* **The exercise**
Print every row below verbatim, keeping them in their original order.

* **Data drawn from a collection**
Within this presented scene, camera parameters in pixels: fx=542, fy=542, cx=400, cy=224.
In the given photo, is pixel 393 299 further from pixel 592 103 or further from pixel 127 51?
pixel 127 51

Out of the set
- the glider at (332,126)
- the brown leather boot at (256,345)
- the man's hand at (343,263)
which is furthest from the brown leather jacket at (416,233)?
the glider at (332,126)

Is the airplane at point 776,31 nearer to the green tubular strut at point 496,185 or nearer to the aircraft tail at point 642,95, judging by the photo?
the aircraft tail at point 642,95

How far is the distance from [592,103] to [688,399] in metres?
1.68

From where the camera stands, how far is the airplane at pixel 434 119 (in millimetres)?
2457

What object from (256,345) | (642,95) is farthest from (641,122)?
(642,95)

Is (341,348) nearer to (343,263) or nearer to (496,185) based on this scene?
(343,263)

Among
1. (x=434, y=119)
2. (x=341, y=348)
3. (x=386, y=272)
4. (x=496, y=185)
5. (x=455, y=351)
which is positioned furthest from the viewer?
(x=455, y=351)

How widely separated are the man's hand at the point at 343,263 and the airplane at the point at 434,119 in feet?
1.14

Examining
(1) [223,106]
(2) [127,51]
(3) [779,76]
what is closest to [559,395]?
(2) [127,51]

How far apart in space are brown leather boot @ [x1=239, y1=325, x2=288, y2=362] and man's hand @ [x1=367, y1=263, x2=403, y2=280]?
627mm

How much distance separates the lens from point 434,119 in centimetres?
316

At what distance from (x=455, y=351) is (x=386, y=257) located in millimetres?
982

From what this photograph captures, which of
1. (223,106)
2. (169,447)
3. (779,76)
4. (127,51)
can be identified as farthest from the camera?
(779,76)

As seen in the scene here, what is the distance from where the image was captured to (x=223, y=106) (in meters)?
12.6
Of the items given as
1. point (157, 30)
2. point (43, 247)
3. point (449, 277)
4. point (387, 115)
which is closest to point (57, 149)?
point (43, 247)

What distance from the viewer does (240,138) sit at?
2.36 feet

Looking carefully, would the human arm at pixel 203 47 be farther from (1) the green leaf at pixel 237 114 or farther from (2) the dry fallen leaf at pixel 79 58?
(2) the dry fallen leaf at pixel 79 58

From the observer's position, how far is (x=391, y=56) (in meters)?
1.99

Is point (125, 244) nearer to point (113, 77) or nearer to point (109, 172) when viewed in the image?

* **Solution to this exercise**
Within this presented scene, camera parameters in pixels: fx=542, fy=542, cx=400, cy=224.
In the given photo, is pixel 393 299 further from pixel 592 103 or further from pixel 127 51?
pixel 127 51

Out of the set
- the glider at (332,126)
- the brown leather boot at (256,345)
- the man's hand at (343,263)
which is furthest from the brown leather jacket at (416,233)?
the glider at (332,126)

Is the airplane at point 776,31 nearer to the green tubular strut at point 496,185 or nearer to the aircraft tail at point 642,95, judging by the photo?
the aircraft tail at point 642,95

How far is the distance from [592,103] to [688,399] in metres?
1.68

From where the camera stands, how far is the airplane at pixel 434 119 (in millimetres)?
2457

What object from (256,345) | (642,95) is farthest from (641,122)?
(642,95)

Is (341,348) nearer to (343,263) or nearer to (496,185) based on this scene?
(343,263)

Among
1. (x=434, y=119)
2. (x=341, y=348)
3. (x=386, y=272)
4. (x=496, y=185)
5. (x=455, y=351)
which is positioned furthest from the viewer?
(x=455, y=351)

How widely separated are the man's hand at the point at 343,263 and the airplane at the point at 434,119 in feet?
1.14

Examining
(1) [223,106]
(2) [127,51]
(3) [779,76]
what is closest to [559,395]?
(2) [127,51]

How far apart in space are brown leather boot @ [x1=239, y1=325, x2=288, y2=362] and man's hand @ [x1=367, y1=263, x2=403, y2=280]?
627mm

How much distance separates the lens from point 434,119 in centimetres?
316

At what distance from (x=455, y=351) is (x=386, y=257) located in millimetres?
982

From what this photograph captures, which of
1. (223,106)
2. (169,447)
3. (779,76)
4. (127,51)
can be identified as farthest from the camera?
(779,76)

As seen in the scene here, what is the distance from where the image was captured to (x=223, y=106) (in meters)?
12.6
Of the items given as
1. point (157, 30)
2. point (43, 247)
3. point (449, 277)
4. point (387, 115)
which is closest to point (57, 149)?
point (43, 247)

What distance from the viewer does (240,138) sit at?
2.36 feet

Looking carefully, would the human arm at pixel 203 47 be farther from (1) the green leaf at pixel 237 114 or farther from (2) the dry fallen leaf at pixel 79 58?
(2) the dry fallen leaf at pixel 79 58

From the observer's position, how far is (x=391, y=56) (in meters)?
1.99

Is point (125, 244) nearer to point (113, 77) or nearer to point (109, 172) when viewed in the image?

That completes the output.